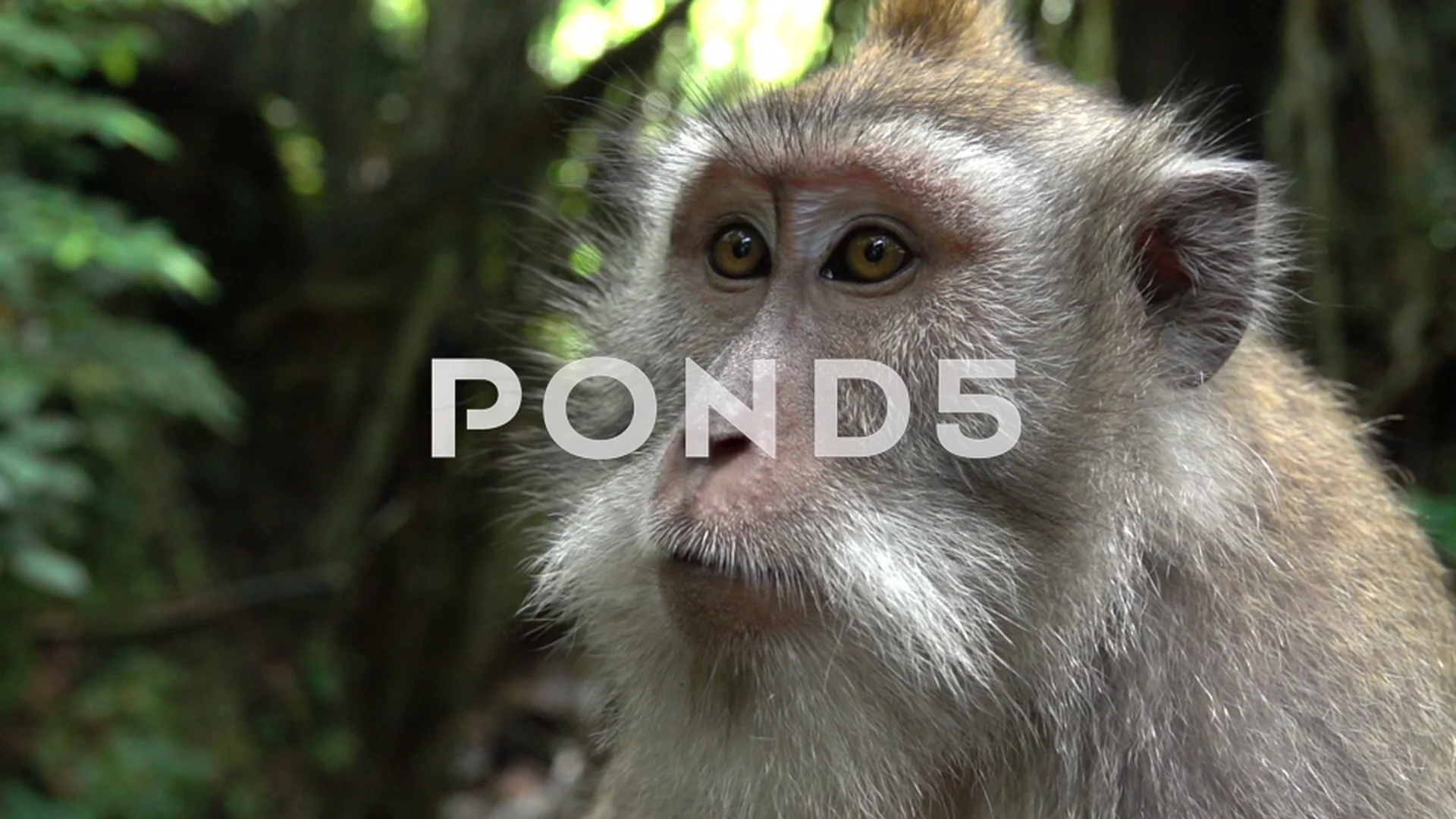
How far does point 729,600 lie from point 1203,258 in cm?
92

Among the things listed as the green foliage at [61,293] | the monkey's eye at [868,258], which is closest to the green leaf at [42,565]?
the green foliage at [61,293]

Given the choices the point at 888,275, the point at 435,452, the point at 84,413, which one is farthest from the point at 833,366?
the point at 84,413

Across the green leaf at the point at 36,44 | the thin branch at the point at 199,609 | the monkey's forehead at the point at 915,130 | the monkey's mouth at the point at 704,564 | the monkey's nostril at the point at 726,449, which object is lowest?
the thin branch at the point at 199,609

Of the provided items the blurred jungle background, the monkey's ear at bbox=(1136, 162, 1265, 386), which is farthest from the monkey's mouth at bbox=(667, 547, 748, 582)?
the blurred jungle background

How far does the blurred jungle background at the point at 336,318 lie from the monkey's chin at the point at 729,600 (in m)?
1.16

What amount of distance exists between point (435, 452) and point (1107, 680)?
73.1 inches

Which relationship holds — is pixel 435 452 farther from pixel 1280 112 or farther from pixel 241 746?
pixel 1280 112

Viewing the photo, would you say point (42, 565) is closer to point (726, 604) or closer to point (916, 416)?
point (726, 604)

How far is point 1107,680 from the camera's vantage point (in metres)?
1.93

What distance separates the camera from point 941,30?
2.60 metres

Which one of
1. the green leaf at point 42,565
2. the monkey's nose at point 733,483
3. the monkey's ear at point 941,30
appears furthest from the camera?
the green leaf at point 42,565

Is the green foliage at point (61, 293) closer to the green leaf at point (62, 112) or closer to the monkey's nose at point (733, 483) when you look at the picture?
the green leaf at point (62, 112)

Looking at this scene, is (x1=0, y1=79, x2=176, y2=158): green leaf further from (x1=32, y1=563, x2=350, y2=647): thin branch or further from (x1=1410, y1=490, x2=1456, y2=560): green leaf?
(x1=1410, y1=490, x2=1456, y2=560): green leaf

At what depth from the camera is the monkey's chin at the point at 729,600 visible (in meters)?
1.76
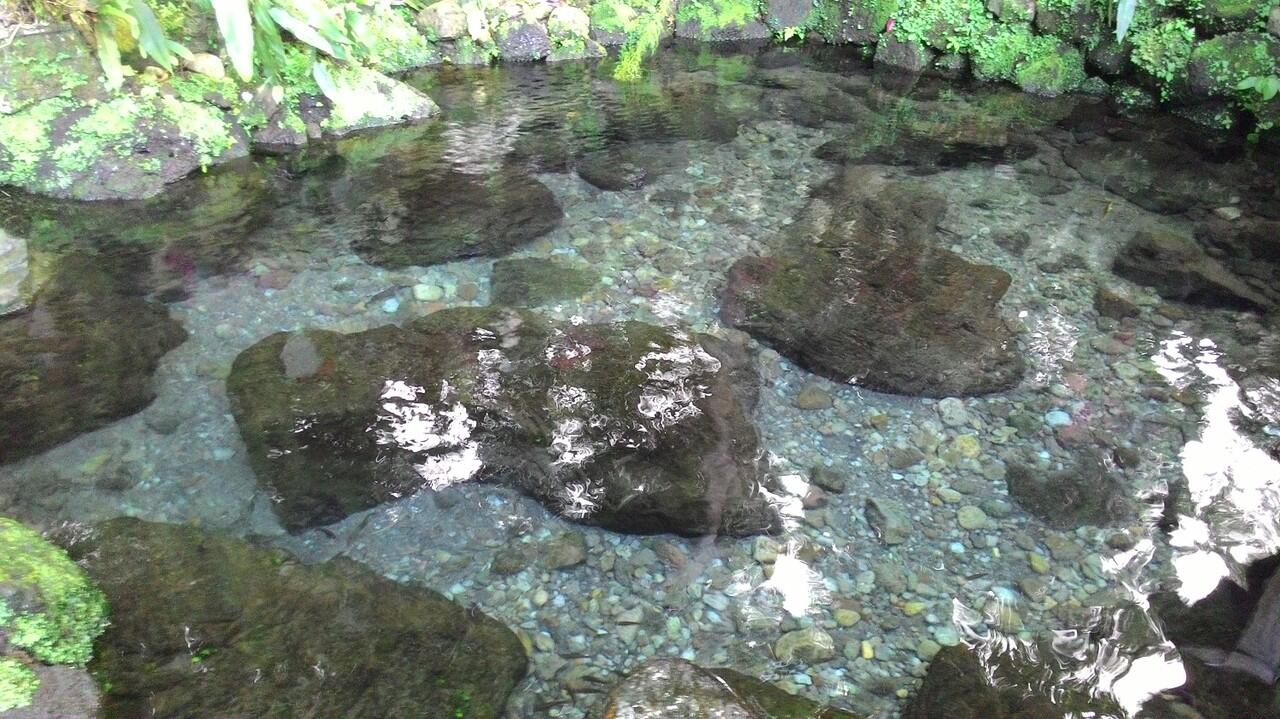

-------

→ **Given task**: Can you retype, word for word, the stretch of lines from the one containing "What distance separates" through the end of the records, leaving the pictures out?

→ **Problem solution**:
What distance separates the camera from point 941,30?
2.60 metres

Which one of
1. the green leaf at point 42,565
2. the monkey's nose at point 733,483
3. the monkey's ear at point 941,30
appears furthest from the camera?
the green leaf at point 42,565

Is the green foliage at point (61, 293) closer to the green leaf at point (62, 112) or closer to the monkey's nose at point (733, 483) when you look at the picture?
the green leaf at point (62, 112)

Looking at this scene, is (x1=0, y1=79, x2=176, y2=158): green leaf further from (x1=32, y1=563, x2=350, y2=647): thin branch or further from (x1=1410, y1=490, x2=1456, y2=560): green leaf?
(x1=1410, y1=490, x2=1456, y2=560): green leaf

At what depth from the camera is the monkey's chin at the point at 729,600 visible (in meters)?
1.76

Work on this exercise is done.